Seagate leads memory sell-off after CEO’s comments about new factories

Shares of memory chip maker Seagate slipped more than 8% Monday, leading a group-wide sell-off after comments from CEO Dave Mosley raised concerns that it won’t be able to meet the soaring demand fueled by the artificial intelligence buildout.
Mosley was asked at a JPMorgan conference on Monday what it would take to add unit or floor capacity to produce more chips in Seagate’s factories.
“If we took the teams off and started building new factories or bringing up new machines, that would just take too long. You would end up with more capacity, but then you’d slow the rate of growth on that technology,” Mosely said.
Micron shares were down 5%, with both SanDisk and Western Digital Corporation trading roughly 7% lower.
Stock chart comparing the prices for Seagate, Micron, Western Digital and SanDisk over a five-day period.
Memory chip stocks have soared in recent months as a flood of AI investing has sent demand soaring, with the chips a key part of the AI buildout in data centers.
Chip production cycles stretch over many quarters for a single unit, and investors are increasingly wary of how long the leading memory makers can capture demand. CME Group is launching a new futures market for semiconductors, allowing more traders to lock in prices and hedge against the rising prices of computing power.
At Monday’s conference, Mosely also addressed the “very long lead times” and maintaining predictability with its clients.

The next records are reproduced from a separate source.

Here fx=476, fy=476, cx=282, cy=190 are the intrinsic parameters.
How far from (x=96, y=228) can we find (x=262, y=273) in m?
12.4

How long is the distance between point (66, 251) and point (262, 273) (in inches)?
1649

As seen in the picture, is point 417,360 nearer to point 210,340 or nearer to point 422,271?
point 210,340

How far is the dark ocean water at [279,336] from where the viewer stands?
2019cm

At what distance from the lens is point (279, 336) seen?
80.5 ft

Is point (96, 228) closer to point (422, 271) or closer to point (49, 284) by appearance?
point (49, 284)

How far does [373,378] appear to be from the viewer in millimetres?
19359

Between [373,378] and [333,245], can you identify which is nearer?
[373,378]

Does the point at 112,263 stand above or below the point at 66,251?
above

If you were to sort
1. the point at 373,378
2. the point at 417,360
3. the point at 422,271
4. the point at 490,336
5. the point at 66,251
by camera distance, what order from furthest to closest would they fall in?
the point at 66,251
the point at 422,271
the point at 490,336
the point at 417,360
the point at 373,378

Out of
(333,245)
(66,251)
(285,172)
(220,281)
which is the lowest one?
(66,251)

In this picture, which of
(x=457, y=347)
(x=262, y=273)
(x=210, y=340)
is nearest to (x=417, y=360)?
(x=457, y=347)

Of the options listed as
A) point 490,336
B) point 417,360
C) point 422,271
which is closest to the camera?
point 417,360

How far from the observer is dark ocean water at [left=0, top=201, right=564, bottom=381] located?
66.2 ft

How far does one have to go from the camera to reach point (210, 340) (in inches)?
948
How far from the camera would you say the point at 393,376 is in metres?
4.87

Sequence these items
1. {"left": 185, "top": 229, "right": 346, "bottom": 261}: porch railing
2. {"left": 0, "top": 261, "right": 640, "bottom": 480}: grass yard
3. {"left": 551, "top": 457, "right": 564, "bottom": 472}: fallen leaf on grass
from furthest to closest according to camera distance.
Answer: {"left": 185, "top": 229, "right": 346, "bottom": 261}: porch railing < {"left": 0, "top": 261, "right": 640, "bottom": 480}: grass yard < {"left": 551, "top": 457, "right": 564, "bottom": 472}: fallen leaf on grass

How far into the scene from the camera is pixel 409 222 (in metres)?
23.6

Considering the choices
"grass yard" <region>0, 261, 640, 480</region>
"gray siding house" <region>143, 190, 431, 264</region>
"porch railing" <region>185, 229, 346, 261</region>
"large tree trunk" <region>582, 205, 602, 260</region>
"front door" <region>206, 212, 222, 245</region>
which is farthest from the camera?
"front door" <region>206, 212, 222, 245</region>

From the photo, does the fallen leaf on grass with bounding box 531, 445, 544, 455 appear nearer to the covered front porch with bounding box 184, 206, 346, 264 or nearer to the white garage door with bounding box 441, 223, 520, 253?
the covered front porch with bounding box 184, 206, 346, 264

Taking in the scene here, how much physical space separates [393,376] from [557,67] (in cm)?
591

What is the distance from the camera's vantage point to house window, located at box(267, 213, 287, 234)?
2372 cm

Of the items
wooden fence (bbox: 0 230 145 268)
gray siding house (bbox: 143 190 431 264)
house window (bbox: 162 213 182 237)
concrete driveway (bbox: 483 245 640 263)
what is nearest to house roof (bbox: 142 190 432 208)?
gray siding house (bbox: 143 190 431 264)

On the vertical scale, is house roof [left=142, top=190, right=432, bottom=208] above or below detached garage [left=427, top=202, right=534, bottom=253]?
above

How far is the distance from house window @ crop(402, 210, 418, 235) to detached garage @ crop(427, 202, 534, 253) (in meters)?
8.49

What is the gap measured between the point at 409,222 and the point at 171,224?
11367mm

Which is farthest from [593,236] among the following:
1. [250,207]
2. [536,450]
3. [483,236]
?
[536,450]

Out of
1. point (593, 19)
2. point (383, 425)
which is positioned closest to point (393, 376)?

“We know what’s coming out a year from now,” he said. “And we’ve basically gone to the customers and said, ‘Look, if you want to plan this really well, which it should be for your data centers, we know what’s coming out. You can buy this stuff up to a certain period.’ And so we want to keep that four or five quarters of visibility very, very solid for what’s being built. But the demand is significantly higher than that.”